China originally intended its rate cut to boost growth in the second half of year. Instead, it fueled speculation among analysts about the depth of China’s downturn.
The People’s Bank of China, the central bank, lowered the one-year deposit rate by 0.25 percentage point and the one-year lending rate by 31 basis points. It also allowed banks to widen the discount on borrowing costs to 30% from 20%.
China's second surprise rate cut and lending reform in the space of a month showed that Beijing wants borrowing to play a greater role in reviving its economy that has been crippled by its weakest pace of growth since the global financial crisis began in 2008.

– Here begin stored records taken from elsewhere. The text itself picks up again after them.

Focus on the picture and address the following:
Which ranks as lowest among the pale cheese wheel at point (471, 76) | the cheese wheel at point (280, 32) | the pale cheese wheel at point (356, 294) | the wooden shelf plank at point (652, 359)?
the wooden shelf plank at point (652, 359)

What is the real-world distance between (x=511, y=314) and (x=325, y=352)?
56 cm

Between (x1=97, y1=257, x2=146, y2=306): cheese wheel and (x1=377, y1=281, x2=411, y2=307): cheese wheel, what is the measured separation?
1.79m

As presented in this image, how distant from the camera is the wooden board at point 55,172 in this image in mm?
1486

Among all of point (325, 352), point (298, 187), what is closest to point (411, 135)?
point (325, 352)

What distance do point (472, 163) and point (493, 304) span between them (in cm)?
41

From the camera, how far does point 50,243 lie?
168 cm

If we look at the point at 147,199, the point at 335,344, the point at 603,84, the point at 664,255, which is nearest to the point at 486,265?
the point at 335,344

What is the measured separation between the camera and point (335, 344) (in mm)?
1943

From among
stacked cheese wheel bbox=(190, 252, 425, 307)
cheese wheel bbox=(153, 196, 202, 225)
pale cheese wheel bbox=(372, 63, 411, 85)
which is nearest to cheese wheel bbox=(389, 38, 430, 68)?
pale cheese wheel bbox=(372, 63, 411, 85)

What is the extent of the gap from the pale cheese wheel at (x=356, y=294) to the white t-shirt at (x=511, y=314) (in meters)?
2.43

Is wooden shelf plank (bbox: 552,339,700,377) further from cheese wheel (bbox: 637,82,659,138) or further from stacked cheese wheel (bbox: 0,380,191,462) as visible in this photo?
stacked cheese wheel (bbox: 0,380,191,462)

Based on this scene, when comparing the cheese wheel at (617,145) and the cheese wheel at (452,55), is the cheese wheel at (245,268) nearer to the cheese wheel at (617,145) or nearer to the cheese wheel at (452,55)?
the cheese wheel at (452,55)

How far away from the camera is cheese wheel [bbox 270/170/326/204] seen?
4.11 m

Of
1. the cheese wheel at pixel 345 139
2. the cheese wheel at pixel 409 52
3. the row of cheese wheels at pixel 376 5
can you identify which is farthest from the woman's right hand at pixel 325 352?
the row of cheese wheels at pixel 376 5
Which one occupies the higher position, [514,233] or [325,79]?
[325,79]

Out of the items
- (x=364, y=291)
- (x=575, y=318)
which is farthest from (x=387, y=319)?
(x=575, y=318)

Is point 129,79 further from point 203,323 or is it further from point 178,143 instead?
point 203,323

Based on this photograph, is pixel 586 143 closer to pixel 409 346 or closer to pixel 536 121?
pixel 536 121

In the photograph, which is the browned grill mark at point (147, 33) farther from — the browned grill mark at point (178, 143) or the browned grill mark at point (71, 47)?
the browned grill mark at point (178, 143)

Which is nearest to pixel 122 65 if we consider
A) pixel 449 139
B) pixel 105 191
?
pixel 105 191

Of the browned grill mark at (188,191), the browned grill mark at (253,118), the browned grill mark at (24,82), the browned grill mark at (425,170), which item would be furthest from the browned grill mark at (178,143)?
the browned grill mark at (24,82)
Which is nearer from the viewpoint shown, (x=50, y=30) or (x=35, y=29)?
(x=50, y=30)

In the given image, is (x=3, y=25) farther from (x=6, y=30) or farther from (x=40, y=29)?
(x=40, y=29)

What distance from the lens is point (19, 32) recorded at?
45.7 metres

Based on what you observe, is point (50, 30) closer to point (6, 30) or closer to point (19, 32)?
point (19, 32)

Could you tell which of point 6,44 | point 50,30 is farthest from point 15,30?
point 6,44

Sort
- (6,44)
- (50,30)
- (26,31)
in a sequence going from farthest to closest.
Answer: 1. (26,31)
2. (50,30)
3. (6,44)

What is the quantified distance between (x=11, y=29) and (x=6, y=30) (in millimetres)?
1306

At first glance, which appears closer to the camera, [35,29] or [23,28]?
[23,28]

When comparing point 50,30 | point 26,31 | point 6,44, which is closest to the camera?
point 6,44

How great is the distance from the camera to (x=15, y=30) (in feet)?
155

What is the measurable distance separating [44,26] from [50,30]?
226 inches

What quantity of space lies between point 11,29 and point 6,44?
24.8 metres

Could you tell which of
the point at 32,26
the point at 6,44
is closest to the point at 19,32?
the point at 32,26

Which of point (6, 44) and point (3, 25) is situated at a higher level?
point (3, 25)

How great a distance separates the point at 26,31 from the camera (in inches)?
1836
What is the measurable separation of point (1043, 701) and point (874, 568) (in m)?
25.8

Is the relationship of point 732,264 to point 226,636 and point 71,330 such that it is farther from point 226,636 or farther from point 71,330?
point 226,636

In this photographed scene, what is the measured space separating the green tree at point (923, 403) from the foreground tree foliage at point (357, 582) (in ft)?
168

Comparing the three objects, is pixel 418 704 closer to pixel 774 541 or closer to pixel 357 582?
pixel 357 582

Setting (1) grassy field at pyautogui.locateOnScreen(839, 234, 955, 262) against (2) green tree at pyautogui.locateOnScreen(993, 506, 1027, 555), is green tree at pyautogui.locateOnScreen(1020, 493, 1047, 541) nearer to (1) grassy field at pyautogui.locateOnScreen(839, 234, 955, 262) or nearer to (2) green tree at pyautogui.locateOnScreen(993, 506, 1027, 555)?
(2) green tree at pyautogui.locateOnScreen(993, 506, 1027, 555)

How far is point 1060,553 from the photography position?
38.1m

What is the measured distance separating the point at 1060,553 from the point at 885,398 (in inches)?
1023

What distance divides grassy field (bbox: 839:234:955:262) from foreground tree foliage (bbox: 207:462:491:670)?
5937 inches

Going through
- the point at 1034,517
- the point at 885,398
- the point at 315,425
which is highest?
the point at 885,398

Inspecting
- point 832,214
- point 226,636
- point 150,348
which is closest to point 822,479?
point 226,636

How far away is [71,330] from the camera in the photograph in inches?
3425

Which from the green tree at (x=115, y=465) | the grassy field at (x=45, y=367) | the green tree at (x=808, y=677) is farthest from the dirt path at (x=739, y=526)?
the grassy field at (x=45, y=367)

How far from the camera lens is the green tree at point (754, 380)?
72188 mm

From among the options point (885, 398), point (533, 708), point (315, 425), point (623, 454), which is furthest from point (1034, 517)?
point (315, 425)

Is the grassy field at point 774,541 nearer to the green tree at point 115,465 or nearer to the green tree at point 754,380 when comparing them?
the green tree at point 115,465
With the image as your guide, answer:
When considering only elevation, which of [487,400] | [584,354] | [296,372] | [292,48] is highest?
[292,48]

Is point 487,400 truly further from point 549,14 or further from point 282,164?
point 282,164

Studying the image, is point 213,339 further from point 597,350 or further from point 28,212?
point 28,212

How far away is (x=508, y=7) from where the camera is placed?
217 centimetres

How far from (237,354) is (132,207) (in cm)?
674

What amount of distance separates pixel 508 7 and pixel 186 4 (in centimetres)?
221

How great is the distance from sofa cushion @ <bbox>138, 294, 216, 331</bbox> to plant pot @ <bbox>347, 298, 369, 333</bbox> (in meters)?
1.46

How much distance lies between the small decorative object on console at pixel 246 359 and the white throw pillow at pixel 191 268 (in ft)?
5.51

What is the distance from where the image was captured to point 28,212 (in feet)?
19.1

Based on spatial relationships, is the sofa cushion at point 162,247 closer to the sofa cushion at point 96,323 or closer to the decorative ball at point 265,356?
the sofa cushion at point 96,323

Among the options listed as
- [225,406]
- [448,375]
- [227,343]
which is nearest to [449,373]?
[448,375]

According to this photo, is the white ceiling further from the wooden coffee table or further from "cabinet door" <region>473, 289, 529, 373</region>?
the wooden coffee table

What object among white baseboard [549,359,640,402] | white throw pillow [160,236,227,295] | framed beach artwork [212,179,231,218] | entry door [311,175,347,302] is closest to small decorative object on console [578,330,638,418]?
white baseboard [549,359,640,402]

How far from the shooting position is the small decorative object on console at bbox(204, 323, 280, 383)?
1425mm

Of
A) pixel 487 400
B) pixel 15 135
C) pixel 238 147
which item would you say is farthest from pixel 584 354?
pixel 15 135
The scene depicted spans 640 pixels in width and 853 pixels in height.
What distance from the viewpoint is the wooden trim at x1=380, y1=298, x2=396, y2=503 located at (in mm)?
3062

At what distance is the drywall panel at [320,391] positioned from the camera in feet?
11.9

One Western analyst said the move by the central bank could indicate that policymakers have had a sneak preview of June figures and have not liked what they’ve seen. China’s economy might grow at 7.8% in the second quarter, the weakest in three years.
The Chinese may have wanted to heighten the impact of their rate cut by doing it alongside others in Europe to encourage talk of a coordinated response to the slowdown in the global economy. The opposite effect has occurred, however.
The immediate effect of the rate cut was to send Chinese banking shares tumbling on July 6. Industrial & Commercial Bank of China Ltd., China’s largest, bank and China Construction Bank Corporation, its second largest lender, both saw their share prices fall in the aftermath of the rate cut.